Dataset extract -

--- START ---

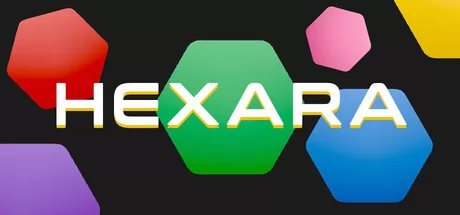 冲高分益智游戏《Hexara》6月24日正式登陆Steam平台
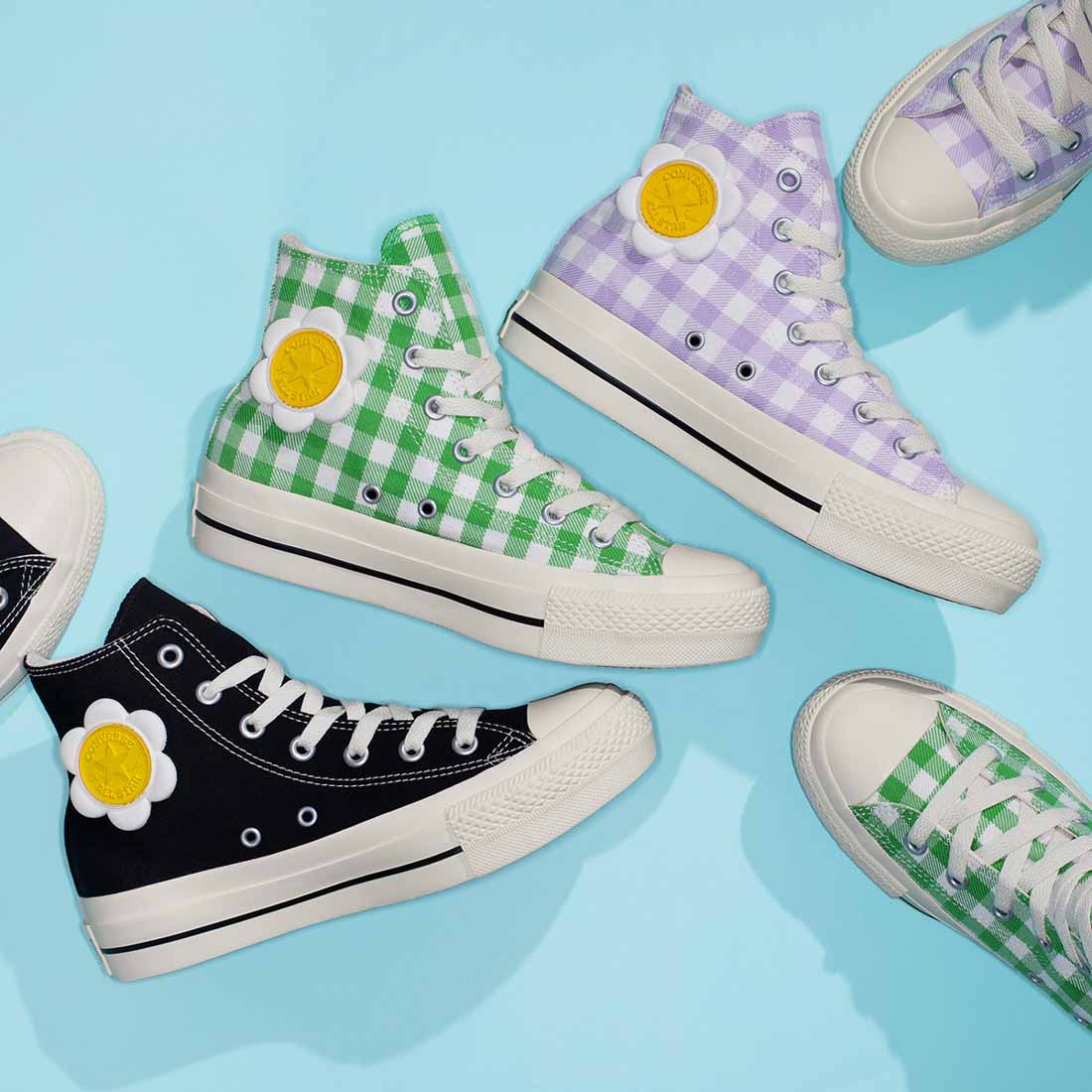 コンバース CONVERSE レディース スニーカー オールスター PLTS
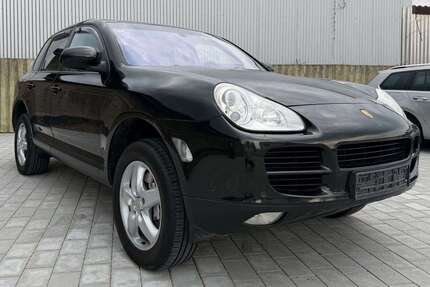 Porsche Cayenne 261.000 km 8.900 &euro; Alsbach 64665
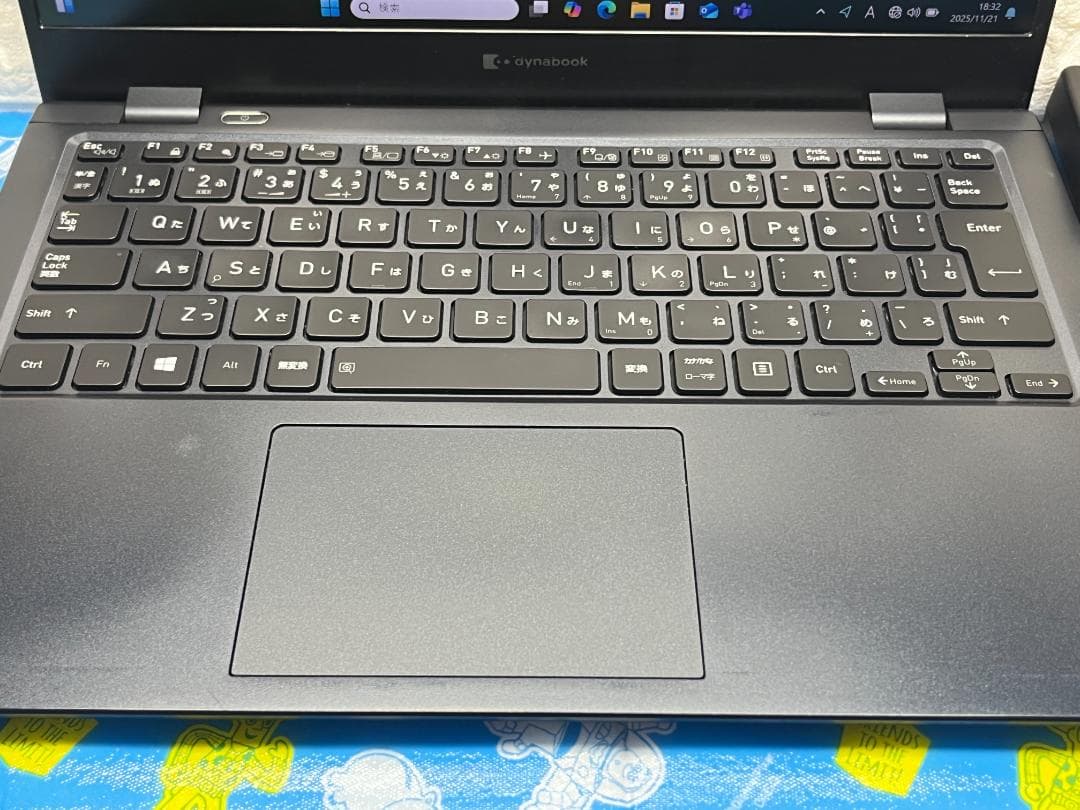 美品 第11世代 東芝 ノートPC G83/HS Dynabook 13.3型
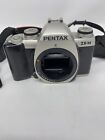 Vintage Pentax ZX-M 35mm SLR Film Camera Body Only Tested Working Great Shape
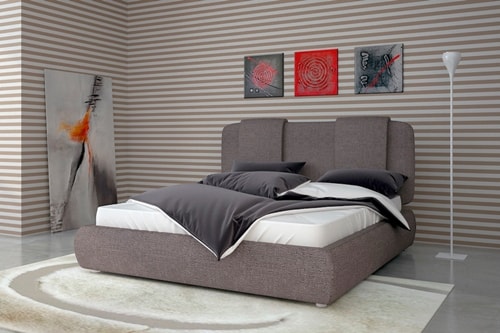 Какая кровать лучше: с подъемным механизмом или без? - фото 4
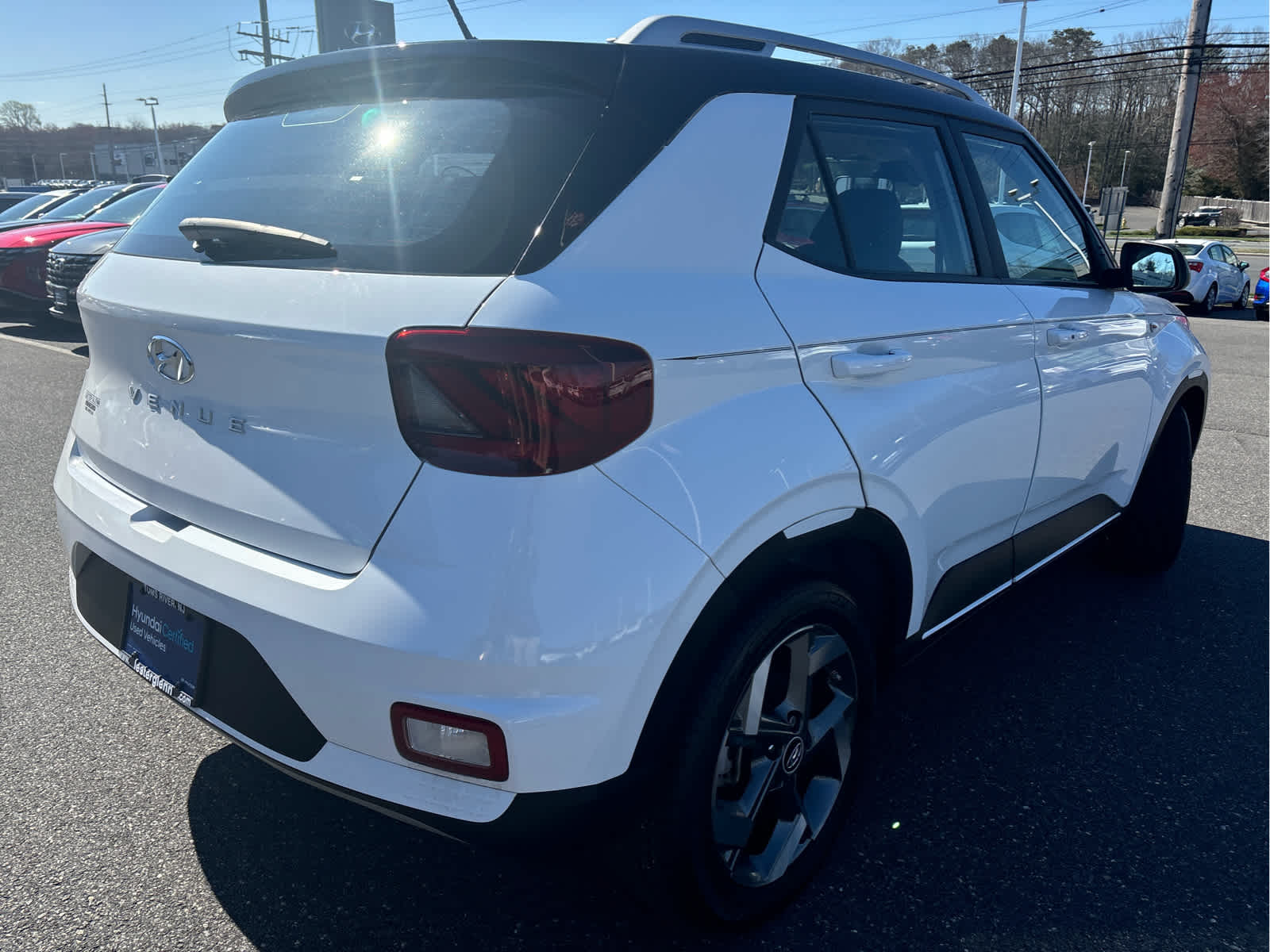 2024 Hyundai Venue Limited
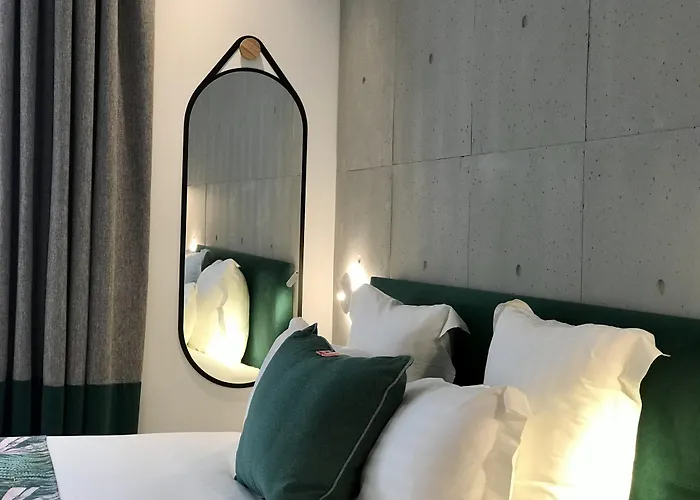 Le Basile Hotel Paris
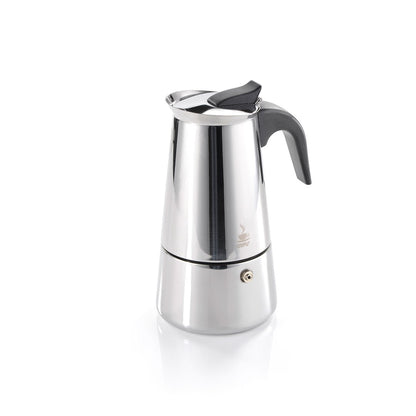GEFU EMILIO Edelstahl-Kaffeemaschine 4/200 ml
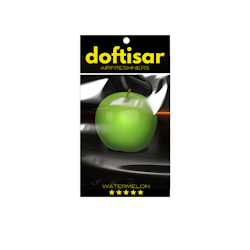 Äpple Doftfigur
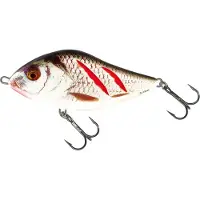Salmo Slider Sinking Wounded Real Grey Shiner 7 cm 21 g Wobbler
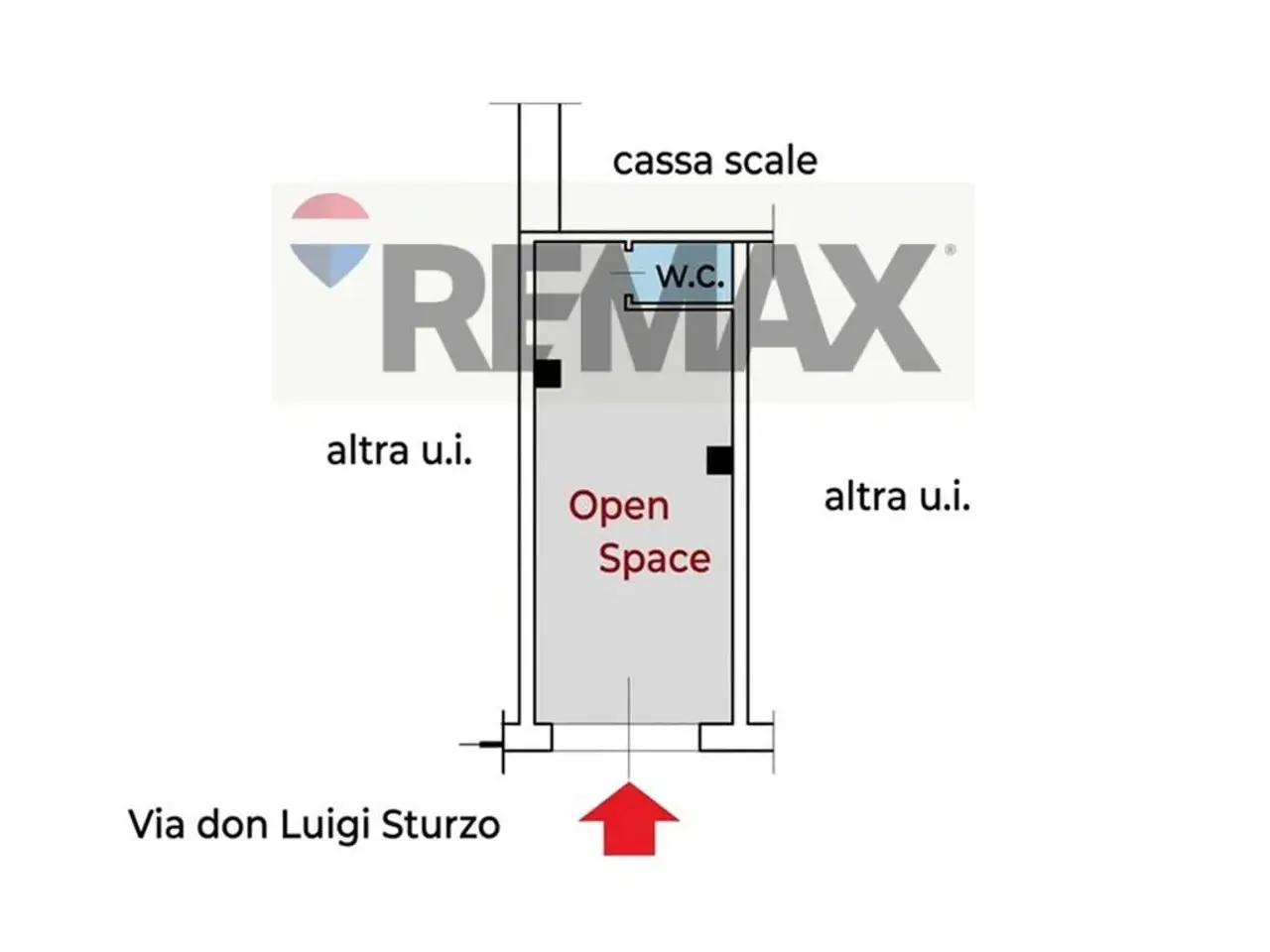 Negozio in Via Don Luigi Sturzo 18, Casoria, {3} - Foto 2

--- END ---

Action item -
Reproduce all of the entries above with "Vintage" swapped for "Retro" and everything else left as is. Omit the pictures and give only the text lines.

Exercise response -
 冲高分益智游戏《Hexara》6月24日正式登陆Steam平台
 コンバース CONVERSE レディース スニーカー オールスター PLTS
 Porsche Cayenne 261.000 km 8.900 &euro; Alsbach 64665
 美品 第11世代 東芝 ノートPC G83/HS Dynabook 13.3型
 Retro Pentax ZX-M 35mm SLR Film Camera Body Only Tested Working Great Shape
 Какая кровать лучше: с подъемным механизмом или без? - фото 4
 2024 Hyundai Venue Limited
 Le Basile Hotel Paris
GEFU EMILIO Edelstahl-Kaffeemaschine 4/200 ml
 Äpple Doftfigur
Salmo Slider Sinking Wounded Real Grey Shiner 7 cm 21 g Wobbler
 Negozio in Via Don Luigi Sturzo 18, Casoria, {3} - Foto 2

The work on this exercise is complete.